* begin *
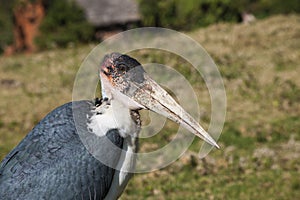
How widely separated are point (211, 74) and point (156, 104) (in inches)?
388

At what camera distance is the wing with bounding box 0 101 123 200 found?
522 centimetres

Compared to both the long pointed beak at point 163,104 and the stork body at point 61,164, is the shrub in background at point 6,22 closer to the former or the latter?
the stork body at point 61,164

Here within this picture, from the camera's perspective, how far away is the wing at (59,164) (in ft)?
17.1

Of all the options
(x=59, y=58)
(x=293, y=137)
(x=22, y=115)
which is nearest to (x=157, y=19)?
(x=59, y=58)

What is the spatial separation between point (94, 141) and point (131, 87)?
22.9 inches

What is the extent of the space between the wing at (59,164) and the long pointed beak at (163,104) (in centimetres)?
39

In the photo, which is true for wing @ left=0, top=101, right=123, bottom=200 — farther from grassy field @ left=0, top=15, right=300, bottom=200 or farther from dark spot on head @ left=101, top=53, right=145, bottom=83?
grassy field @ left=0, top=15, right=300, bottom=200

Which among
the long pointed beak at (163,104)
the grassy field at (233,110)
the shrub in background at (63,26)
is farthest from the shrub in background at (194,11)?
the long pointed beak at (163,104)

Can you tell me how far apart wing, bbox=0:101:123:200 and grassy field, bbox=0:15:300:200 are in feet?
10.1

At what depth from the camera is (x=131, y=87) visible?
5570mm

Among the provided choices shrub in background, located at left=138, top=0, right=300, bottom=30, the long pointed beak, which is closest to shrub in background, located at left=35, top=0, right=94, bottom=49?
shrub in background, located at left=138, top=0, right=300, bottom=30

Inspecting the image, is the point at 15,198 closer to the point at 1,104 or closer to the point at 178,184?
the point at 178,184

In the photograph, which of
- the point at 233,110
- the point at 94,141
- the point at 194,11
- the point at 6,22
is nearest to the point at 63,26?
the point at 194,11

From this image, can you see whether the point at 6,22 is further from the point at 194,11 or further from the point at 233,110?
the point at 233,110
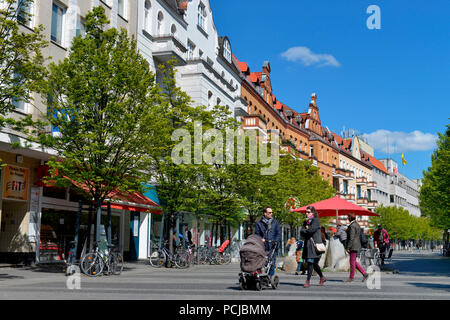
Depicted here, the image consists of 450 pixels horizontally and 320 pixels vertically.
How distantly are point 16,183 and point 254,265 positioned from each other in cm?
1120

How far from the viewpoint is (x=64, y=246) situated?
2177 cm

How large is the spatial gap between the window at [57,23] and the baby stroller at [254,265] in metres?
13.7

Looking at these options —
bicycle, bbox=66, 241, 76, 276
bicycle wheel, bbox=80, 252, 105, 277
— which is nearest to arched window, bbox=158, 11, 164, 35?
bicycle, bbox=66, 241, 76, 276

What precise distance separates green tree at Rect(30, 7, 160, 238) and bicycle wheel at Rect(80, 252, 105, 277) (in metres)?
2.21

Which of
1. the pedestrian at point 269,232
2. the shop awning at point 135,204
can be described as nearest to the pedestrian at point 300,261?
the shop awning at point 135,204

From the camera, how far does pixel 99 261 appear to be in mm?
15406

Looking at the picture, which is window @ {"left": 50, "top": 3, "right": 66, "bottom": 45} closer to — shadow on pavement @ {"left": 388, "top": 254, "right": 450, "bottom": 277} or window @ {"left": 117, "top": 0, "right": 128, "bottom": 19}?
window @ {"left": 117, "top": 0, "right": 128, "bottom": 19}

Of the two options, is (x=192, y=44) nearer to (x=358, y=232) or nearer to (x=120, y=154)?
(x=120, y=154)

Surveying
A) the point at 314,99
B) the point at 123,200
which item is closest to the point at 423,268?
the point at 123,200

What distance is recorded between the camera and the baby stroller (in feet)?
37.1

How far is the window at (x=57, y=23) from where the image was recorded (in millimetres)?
* end *
● **What you should do**
Extract every line from the one containing "How large is" through the last line of the data, inclusive, exactly as written.

● **Task result**
How large is the spatial gap between the window at [57,23] and the baby stroller at [254,265] in metres?
13.7

Looking at these options —
bicycle, bbox=66, 241, 76, 276
bicycle wheel, bbox=80, 252, 105, 277
— which is nearest to arched window, bbox=158, 11, 164, 35?
bicycle, bbox=66, 241, 76, 276

What precise distance separates green tree at Rect(30, 7, 160, 238) and bicycle wheel at Rect(80, 252, 105, 277) (in metres)?
2.21

Which of
1. the pedestrian at point 269,232
2. the shop awning at point 135,204
can be described as nearest to the pedestrian at point 300,261?
the shop awning at point 135,204

From the camera, how far does pixel 99 261 appear to be in mm?
15406

Looking at the picture, which is window @ {"left": 50, "top": 3, "right": 66, "bottom": 45} closer to — shadow on pavement @ {"left": 388, "top": 254, "right": 450, "bottom": 277} or window @ {"left": 117, "top": 0, "right": 128, "bottom": 19}?
window @ {"left": 117, "top": 0, "right": 128, "bottom": 19}

Of the two options, is (x=192, y=44) nearer to (x=358, y=232) or nearer to (x=120, y=154)?
(x=120, y=154)

Surveying
A) the point at 314,99
B) the point at 123,200
which item is closest to the point at 423,268?
the point at 123,200

What distance is recorded between the camera and the baby stroller (in feet)?
37.1

How far is the window at (x=57, y=23) from where the image was recorded (in millimetres)?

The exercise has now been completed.